- TASK DIRECTIONS -
Rewrite the records below as a numbered list, leaving out the blank lines.

- ROWS -
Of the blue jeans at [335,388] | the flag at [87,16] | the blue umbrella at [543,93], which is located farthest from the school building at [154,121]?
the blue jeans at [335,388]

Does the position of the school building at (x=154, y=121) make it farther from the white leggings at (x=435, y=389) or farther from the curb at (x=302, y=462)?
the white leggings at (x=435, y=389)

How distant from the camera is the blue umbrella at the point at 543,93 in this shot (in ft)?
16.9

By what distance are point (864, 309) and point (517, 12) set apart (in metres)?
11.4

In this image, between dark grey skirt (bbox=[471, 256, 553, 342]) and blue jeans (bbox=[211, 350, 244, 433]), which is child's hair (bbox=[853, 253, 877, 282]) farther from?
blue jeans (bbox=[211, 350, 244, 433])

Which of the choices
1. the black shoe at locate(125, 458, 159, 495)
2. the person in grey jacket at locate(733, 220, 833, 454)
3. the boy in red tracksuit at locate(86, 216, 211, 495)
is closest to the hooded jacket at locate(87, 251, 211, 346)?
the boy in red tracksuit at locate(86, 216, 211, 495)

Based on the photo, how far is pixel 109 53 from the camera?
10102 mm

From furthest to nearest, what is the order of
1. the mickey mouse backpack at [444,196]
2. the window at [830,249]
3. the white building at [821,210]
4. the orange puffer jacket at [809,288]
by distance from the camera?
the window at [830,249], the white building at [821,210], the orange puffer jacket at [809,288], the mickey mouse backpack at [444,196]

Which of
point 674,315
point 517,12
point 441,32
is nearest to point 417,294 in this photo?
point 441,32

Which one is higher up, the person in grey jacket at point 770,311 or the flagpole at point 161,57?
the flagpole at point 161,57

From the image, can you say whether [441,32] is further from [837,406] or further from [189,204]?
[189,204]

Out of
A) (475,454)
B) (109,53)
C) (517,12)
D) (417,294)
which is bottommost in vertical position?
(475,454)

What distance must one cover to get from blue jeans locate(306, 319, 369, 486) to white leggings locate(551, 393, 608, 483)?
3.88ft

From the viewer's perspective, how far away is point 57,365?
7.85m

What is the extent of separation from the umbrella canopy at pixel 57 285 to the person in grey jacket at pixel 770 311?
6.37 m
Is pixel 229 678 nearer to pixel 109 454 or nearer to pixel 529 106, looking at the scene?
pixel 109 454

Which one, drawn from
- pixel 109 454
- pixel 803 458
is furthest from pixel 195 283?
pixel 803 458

- TASK ANSWER -
1. Of the blue jeans at [335,388] | the flag at [87,16] | the blue umbrella at [543,93], which is located farthest from the school building at [154,121]?
2. the blue jeans at [335,388]
3. Does the position of the school building at (x=154, y=121) make it farther from the white leggings at (x=435, y=389) or farther from the curb at (x=302, y=462)?
4. the white leggings at (x=435, y=389)
5. How distant from the camera is the blue umbrella at the point at 543,93 in this shot (in ft)?
6. 16.9
7. By what distance are point (864, 309) and point (517, 12) set apart (in metres)?
8. 11.4
9. In this image, between dark grey skirt (bbox=[471, 256, 553, 342]) and blue jeans (bbox=[211, 350, 244, 433]), which is child's hair (bbox=[853, 253, 877, 282]) farther from?
10. blue jeans (bbox=[211, 350, 244, 433])
11. Which of the choices
12. 1. the black shoe at locate(125, 458, 159, 495)
13. 2. the person in grey jacket at locate(733, 220, 833, 454)
14. 3. the boy in red tracksuit at locate(86, 216, 211, 495)
15. is closest to the hooded jacket at locate(87, 251, 211, 346)?
16. the boy in red tracksuit at locate(86, 216, 211, 495)
17. Based on the photo, how far is pixel 109 53 from the camera?
18. 10102 mm
19. From furthest to nearest, what is the order of
20. 1. the mickey mouse backpack at [444,196]
21. 2. the window at [830,249]
22. 3. the white building at [821,210]
23. 4. the orange puffer jacket at [809,288]
24. by distance from the camera?
25. the window at [830,249], the white building at [821,210], the orange puffer jacket at [809,288], the mickey mouse backpack at [444,196]
26. Which of
27. point 674,315
28. point 517,12
29. point 441,32
30. is nearest to point 417,294 in this photo?
31. point 441,32
32. Which one is higher up, the person in grey jacket at point 770,311 or the flagpole at point 161,57?
33. the flagpole at point 161,57
34. From the image, can you say whether [441,32] is further from [837,406] or further from [189,204]?
35. [189,204]
36. Out of
37. A) (475,454)
38. B) (109,53)
39. C) (517,12)
40. D) (417,294)
41. which is bottommost in vertical position?
42. (475,454)
43. What distance must one cover to get from blue jeans locate(306, 319, 369, 486) to white leggings locate(551, 393, 608, 483)?
44. 3.88ft
45. From the viewer's perspective, how far away is point 57,365?
46. 7.85m
47. What is the extent of separation from the umbrella canopy at pixel 57 285 to the person in grey jacket at pixel 770 311?
48. 6.37 m
49. Is pixel 229 678 nearer to pixel 109 454 or nearer to pixel 529 106, looking at the scene?
50. pixel 109 454
51. Which one, drawn from
52. - pixel 109 454
53. - pixel 803 458
54. is furthest from pixel 195 283?
55. pixel 803 458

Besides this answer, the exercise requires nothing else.